* DATA FOR THIS TASK *

- - - -

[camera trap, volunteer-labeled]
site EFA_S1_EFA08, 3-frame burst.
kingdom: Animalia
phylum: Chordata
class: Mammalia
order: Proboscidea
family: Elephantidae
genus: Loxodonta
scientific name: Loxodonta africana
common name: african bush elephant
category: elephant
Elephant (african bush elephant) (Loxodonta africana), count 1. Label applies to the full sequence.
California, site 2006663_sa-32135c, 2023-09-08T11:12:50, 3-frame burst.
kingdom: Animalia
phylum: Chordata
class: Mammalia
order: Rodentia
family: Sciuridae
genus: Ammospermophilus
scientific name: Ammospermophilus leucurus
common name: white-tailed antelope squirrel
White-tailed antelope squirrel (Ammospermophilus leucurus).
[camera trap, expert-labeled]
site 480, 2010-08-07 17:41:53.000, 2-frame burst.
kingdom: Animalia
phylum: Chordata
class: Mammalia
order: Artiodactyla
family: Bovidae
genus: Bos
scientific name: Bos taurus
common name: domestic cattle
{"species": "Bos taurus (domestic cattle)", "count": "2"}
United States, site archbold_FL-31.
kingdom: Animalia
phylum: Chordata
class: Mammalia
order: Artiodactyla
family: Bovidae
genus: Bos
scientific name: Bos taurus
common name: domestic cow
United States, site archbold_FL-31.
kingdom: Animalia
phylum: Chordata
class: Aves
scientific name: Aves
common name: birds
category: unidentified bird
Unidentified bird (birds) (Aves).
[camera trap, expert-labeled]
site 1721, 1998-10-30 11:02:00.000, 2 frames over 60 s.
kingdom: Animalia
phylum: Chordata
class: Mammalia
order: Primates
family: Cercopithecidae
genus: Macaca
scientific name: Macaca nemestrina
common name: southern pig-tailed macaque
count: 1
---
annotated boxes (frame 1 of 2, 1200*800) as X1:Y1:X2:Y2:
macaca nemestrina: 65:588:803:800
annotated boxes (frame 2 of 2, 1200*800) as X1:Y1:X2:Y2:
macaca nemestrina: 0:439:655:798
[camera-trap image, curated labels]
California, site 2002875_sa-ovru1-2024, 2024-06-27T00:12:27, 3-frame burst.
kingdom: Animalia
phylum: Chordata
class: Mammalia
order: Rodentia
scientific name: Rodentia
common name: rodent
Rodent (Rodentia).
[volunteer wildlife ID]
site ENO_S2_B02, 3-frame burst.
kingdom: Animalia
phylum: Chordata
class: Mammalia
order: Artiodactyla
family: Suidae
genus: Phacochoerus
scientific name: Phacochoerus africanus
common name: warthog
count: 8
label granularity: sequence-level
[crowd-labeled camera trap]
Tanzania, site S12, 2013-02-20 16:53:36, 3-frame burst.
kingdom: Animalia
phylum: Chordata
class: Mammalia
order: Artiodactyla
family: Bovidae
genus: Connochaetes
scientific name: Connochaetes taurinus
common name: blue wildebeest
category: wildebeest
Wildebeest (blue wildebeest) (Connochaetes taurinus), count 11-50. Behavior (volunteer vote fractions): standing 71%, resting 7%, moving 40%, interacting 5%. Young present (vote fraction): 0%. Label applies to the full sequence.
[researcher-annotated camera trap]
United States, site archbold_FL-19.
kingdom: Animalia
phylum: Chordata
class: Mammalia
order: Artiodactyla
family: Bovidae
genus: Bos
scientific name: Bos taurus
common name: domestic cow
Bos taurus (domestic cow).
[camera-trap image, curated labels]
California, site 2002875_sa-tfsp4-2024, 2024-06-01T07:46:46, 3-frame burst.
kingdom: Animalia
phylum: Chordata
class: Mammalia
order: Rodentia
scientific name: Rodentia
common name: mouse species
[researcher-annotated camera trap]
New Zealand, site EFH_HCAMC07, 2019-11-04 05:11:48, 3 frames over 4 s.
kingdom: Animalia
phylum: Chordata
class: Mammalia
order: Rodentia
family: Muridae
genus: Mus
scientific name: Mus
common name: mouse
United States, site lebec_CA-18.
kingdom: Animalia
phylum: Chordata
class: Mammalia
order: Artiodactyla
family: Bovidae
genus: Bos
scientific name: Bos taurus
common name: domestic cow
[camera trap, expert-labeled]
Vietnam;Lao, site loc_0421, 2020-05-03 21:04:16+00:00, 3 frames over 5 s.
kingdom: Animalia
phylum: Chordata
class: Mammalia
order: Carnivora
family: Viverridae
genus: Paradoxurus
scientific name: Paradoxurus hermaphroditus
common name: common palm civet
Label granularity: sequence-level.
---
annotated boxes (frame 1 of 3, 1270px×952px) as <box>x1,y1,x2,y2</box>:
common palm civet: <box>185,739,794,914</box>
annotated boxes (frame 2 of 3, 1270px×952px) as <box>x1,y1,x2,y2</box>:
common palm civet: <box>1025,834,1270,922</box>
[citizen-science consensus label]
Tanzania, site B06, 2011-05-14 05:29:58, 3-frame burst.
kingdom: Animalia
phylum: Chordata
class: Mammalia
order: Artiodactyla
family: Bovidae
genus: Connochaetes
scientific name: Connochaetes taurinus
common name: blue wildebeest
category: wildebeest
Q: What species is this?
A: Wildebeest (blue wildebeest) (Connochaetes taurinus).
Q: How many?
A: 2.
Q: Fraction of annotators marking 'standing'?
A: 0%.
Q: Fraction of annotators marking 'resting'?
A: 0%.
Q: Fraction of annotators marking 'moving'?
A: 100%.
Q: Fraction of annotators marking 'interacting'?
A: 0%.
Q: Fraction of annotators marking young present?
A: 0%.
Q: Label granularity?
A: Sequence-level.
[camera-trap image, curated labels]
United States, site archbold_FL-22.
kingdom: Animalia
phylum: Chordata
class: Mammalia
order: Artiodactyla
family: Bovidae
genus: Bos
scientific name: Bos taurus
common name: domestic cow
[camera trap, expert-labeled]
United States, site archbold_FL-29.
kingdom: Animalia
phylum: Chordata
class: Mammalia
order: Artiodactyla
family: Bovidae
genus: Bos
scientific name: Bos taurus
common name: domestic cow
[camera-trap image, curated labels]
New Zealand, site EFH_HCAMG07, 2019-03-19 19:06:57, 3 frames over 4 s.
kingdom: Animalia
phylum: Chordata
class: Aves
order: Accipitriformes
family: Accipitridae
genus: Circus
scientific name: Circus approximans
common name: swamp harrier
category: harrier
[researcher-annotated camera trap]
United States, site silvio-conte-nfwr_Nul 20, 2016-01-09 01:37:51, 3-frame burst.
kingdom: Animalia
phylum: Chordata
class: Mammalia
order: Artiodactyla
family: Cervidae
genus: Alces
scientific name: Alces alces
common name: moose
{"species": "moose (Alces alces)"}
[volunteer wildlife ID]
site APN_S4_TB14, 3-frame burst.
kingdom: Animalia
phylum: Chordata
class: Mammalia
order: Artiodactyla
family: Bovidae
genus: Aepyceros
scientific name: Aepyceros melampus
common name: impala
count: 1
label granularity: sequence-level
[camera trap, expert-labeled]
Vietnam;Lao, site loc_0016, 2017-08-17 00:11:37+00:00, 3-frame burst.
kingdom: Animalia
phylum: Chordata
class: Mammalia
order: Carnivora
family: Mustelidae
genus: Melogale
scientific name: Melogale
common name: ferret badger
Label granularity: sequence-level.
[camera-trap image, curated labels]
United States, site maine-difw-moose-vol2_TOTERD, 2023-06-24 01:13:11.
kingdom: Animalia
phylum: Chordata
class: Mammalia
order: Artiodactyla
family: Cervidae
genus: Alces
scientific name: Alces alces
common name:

- - - -

* PROBLEM TO WORK ON *
Find every line above that contains the word "moose", and return each one.

* EXERCISE ANSWER *
common name: moose
{"species": "moose (Alces alces)"}
United States, site maine-difw-moose-vol2_TOTERD, 2023-06-24 01:13:11.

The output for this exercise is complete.